In speaking of the Albert they knew in the Seventies at that commune in Berlin or when they worked with him on Black Flag, the anarchist newspaper he set up and which is still running today, they also remembered their movement's past and looked to the future.
Not all, of course, were anarchists. In Meltzer's busy and varied life, he had many jobs and had worked with many different people. He was a fairground promoter, tailor, lorry driver and even worked on the Daily Telegraph as a copytaker. His part as an extra in the 1941 anti-Nazi film Pimpernel Smith was shown at his funeral and the stand-up comedian, Noel James, was a personal request from Meltzer because he had once sold jokes to make a living.
In suburban Lewisham the curious sight of Meltzer's funeral cortege had the net-curtains twitching. First came a glass carriage drawn by two black horses with a jazz band, which played quirky, jokey versions of music- hall classics. Behind, the procession of mourners had all the appearance of a political demonstration: standard bearers holding anarchist flags against the wind, people of all ages dressed in uniform black and red, children zipped into buggies next to Spanish and German veterans recalling the barricades.
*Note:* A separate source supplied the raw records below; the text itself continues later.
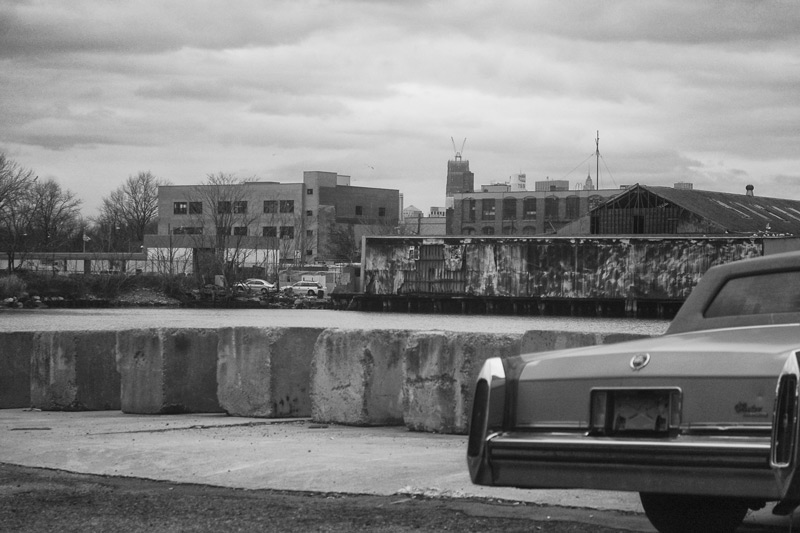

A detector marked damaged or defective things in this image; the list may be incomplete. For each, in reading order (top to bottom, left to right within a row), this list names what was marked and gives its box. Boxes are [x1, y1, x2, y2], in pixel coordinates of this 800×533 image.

rusted metal structure [348, 233, 780, 316]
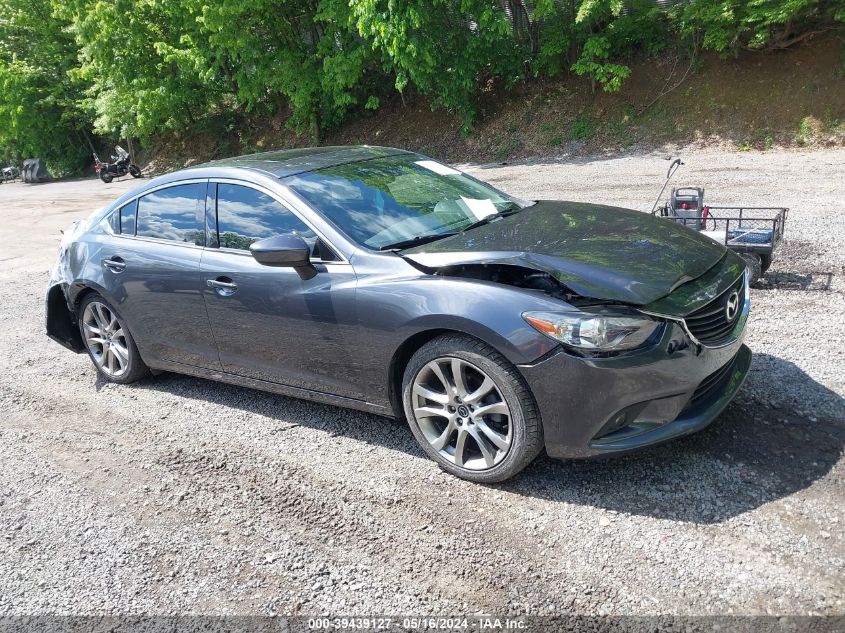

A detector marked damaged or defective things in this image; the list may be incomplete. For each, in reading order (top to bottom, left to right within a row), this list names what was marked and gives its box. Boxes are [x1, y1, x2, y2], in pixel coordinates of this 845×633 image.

crumpled hood [398, 199, 728, 304]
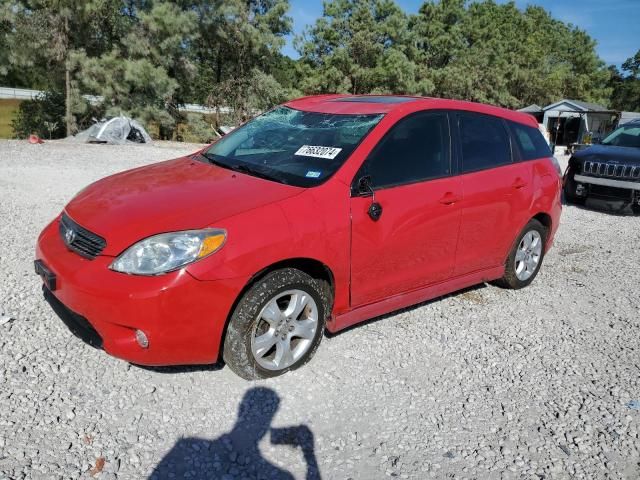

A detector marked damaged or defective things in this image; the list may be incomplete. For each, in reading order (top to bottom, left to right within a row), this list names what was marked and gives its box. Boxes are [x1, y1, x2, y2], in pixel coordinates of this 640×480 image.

cracked windshield [205, 108, 382, 187]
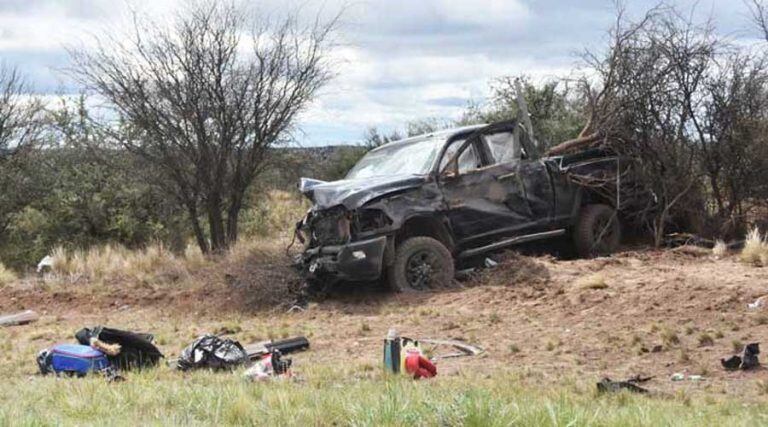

The band drew the residents of Lewisham out of their front-doors and the sight of 200 anarchists kept them on the garden path. Blue-rinsed women at bus-stops in the town centre watched open-mouthed. Everyone agreed Albert Meltzer would have found it all a great joke. "If I am wrong and there is a God," he wrote in his autobiography, I Couldn't Paint Golden Angels, "I hope He's got a great sense of humour."